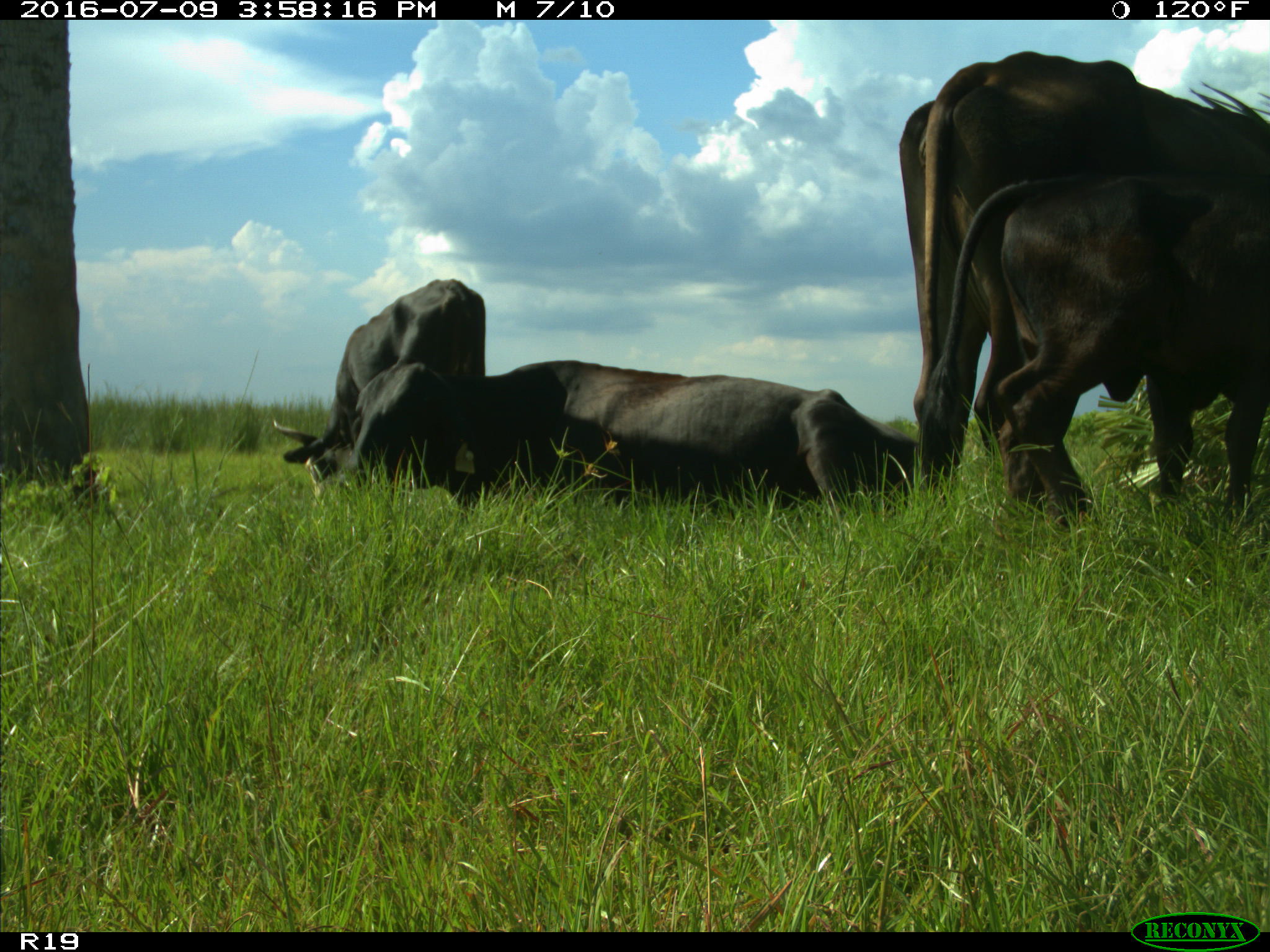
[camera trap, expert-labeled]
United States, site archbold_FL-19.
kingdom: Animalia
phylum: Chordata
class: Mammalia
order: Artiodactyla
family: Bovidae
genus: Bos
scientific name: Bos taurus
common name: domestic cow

================================

■ DESCRIPTION OF THE TASK ■
Reproduce the records exactly, images excluded.

■ REPLY ■
[camera trap, expert-labeled]
United States, site archbold_FL-19.
kingdom: Animalia
phylum: Chordata
class: Mammalia
order: Artiodactyla
family: Bovidae
genus: Bos
scientific name: Bos taurus
common name: domestic cow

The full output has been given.